>>>

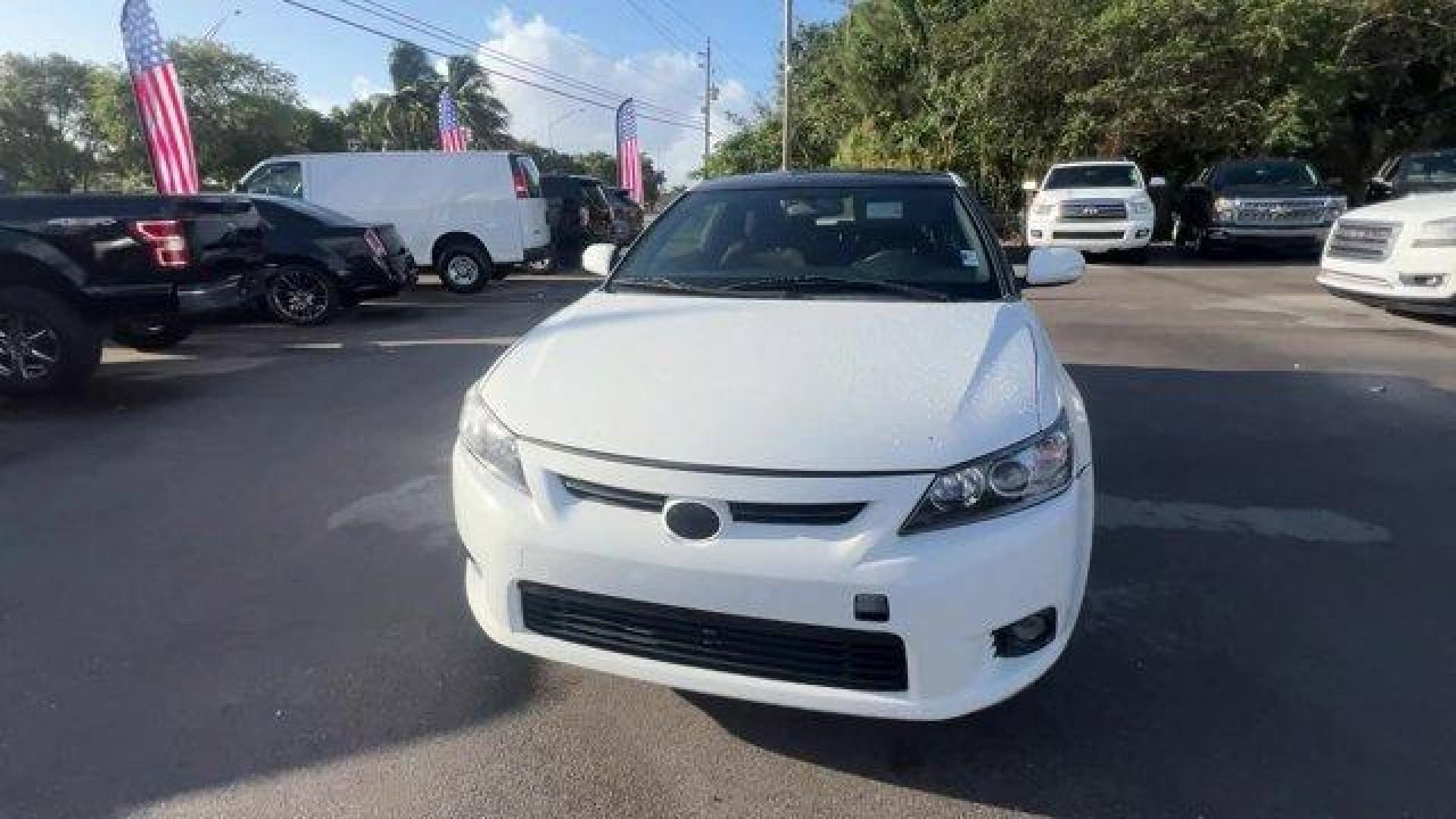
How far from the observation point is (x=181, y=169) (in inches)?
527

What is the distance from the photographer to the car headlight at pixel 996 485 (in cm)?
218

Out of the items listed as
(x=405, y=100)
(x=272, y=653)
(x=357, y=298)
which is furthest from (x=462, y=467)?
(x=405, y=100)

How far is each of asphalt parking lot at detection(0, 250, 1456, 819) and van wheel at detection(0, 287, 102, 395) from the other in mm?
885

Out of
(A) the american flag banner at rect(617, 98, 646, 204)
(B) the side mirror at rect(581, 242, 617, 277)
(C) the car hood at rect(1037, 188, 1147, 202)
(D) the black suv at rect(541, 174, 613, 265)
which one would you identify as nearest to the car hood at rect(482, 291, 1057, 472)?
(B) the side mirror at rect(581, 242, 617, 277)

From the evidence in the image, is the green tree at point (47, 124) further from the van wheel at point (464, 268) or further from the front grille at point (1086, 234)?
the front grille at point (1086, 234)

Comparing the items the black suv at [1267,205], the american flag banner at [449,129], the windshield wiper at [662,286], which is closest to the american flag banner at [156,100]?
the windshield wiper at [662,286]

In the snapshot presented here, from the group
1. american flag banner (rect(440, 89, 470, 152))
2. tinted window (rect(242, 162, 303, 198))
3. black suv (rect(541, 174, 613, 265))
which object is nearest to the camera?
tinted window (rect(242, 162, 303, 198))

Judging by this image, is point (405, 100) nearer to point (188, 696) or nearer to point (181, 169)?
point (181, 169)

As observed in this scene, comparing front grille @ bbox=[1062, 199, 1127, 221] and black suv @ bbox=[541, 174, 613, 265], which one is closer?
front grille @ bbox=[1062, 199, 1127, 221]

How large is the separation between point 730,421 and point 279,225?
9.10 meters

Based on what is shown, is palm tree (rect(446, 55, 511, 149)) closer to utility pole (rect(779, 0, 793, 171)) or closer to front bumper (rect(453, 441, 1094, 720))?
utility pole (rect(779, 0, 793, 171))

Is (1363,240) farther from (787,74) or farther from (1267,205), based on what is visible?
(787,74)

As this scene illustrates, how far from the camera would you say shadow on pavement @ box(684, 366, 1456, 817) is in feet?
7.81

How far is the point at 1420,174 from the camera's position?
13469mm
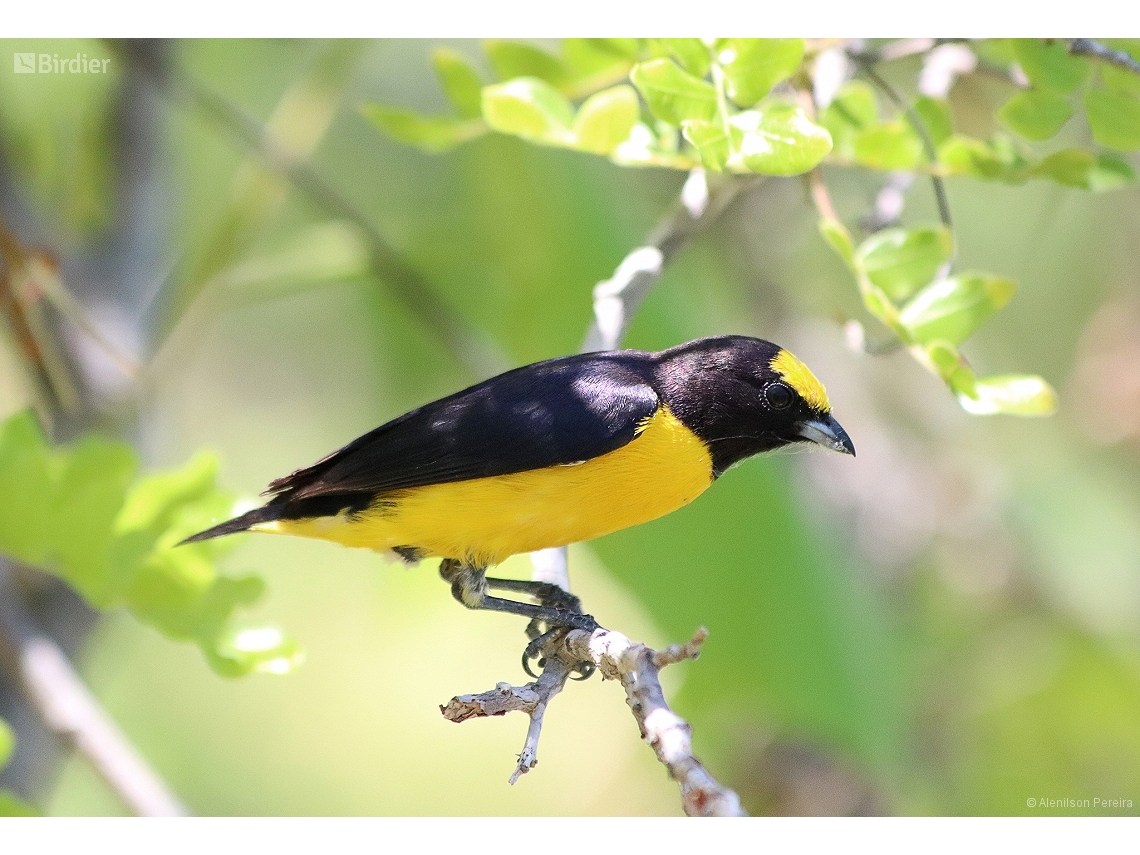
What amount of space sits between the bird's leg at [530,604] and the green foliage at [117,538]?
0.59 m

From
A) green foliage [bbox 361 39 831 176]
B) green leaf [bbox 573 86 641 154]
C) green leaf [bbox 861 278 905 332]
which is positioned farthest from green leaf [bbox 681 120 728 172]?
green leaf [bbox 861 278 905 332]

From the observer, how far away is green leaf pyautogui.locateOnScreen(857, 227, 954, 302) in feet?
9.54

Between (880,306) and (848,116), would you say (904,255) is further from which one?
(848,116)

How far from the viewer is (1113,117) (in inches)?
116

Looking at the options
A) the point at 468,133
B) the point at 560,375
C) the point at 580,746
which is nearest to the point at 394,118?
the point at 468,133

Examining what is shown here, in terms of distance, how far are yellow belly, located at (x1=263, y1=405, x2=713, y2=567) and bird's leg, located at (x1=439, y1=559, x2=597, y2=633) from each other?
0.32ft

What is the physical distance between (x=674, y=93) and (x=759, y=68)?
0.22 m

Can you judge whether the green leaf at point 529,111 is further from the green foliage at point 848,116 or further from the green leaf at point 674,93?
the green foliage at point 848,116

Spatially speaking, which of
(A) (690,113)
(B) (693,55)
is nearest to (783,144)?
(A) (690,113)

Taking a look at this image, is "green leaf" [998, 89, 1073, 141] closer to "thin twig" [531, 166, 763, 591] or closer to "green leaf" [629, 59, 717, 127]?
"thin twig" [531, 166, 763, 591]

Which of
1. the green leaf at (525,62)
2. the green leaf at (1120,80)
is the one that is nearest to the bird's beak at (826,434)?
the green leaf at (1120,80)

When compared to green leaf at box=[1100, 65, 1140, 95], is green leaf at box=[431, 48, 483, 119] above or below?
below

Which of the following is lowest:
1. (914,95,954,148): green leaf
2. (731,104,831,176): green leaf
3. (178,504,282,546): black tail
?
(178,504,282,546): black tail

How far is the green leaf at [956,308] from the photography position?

<<<

### EXERCISE TASK
Working from the material above, transcribe it exactly while omitting pictures.

### RESULT OF THE TASK
How far from the observation point is (x=181, y=169) (in inches)?
527

What is the distance from the photographer to the car headlight at pixel 996 485 (in cm)?
218

Out of the items listed as
(x=405, y=100)
(x=272, y=653)
(x=357, y=298)
which is furthest from (x=462, y=467)?
(x=405, y=100)

How far is each of asphalt parking lot at detection(0, 250, 1456, 819) and van wheel at detection(0, 287, 102, 395) from the other in mm?
885

Out of
(A) the american flag banner at rect(617, 98, 646, 204)
(B) the side mirror at rect(581, 242, 617, 277)
(C) the car hood at rect(1037, 188, 1147, 202)
(D) the black suv at rect(541, 174, 613, 265)
which one would you identify as nearest to the car hood at rect(482, 291, 1057, 472)?
(B) the side mirror at rect(581, 242, 617, 277)

From the evidence in the image, is the green tree at point (47, 124) further from the van wheel at point (464, 268) or further from the front grille at point (1086, 234)?
the front grille at point (1086, 234)

Comparing the items the black suv at [1267,205], the american flag banner at [449,129], the windshield wiper at [662,286], which is closest to the american flag banner at [156,100]?
the windshield wiper at [662,286]

In the snapshot presented here, from the group
1. american flag banner (rect(440, 89, 470, 152))
2. tinted window (rect(242, 162, 303, 198))
3. black suv (rect(541, 174, 613, 265))
which object is nearest to the camera?
tinted window (rect(242, 162, 303, 198))

Judging by this image, is point (405, 100) nearer to point (188, 696) or nearer to point (181, 169)?
point (181, 169)

As observed in this scene, comparing front grille @ bbox=[1062, 199, 1127, 221] and black suv @ bbox=[541, 174, 613, 265], which one is closer?
front grille @ bbox=[1062, 199, 1127, 221]

How large is the separation between point 730,421 and point 279,225?
9.10 meters

Based on what is shown, is palm tree (rect(446, 55, 511, 149)) closer to utility pole (rect(779, 0, 793, 171)) or closer to front bumper (rect(453, 441, 1094, 720))?
utility pole (rect(779, 0, 793, 171))

Is (1363,240) farther from (787,74) or farther from (1267,205), based on what is visible?
(787,74)

As this scene illustrates, how far from the camera would you say shadow on pavement @ box(684, 366, 1456, 817) is in feet?
7.81

How far is the point at 1420,174 from the camera's position?
13469mm
What amount of space sits between the bird's leg at [530,604] and the green foliage at [117,538]?
0.59 m

From
A) green foliage [bbox 361 39 831 176]
B) green leaf [bbox 573 86 641 154]
C) green leaf [bbox 861 278 905 332]
which is positioned farthest from green leaf [bbox 681 120 728 172]?
green leaf [bbox 861 278 905 332]

From the observer, how far away is green leaf pyautogui.locateOnScreen(857, 227, 954, 302) in feet?
9.54

Between (880,306) and (848,116), would you say (904,255) is further from which one?
(848,116)

How far from the viewer is (1113,117) (in inches)?
116

Looking at the options
A) the point at 468,133
B) the point at 560,375
C) the point at 580,746
which is nearest to the point at 394,118?
the point at 468,133

Examining what is shown here, in terms of distance, how far are yellow belly, located at (x1=263, y1=405, x2=713, y2=567) and bird's leg, located at (x1=439, y1=559, x2=597, y2=633) from each other?
0.32ft

What is the physical distance between (x=674, y=93) and (x=759, y=68)?
0.22 m

Can you judge whether the green leaf at point 529,111 is further from the green foliage at point 848,116 or further from the green leaf at point 674,93?
the green foliage at point 848,116

Spatially speaking, which of
(A) (690,113)
(B) (693,55)
is nearest to (783,144)?
(A) (690,113)

Taking a look at this image, is "green leaf" [998, 89, 1073, 141] closer to "thin twig" [531, 166, 763, 591] or closer to "green leaf" [629, 59, 717, 127]?
"thin twig" [531, 166, 763, 591]

Which of
1. the green leaf at (525,62)
2. the green leaf at (1120,80)
is the one that is nearest to the bird's beak at (826,434)?
the green leaf at (1120,80)

When compared to green leaf at box=[1100, 65, 1140, 95], is green leaf at box=[431, 48, 483, 119] above or below?
below

Which of the following is lowest:
1. (914,95,954,148): green leaf
2. (731,104,831,176): green leaf
3. (178,504,282,546): black tail
?
(178,504,282,546): black tail

How far is the green leaf at [956,308] from the photography position?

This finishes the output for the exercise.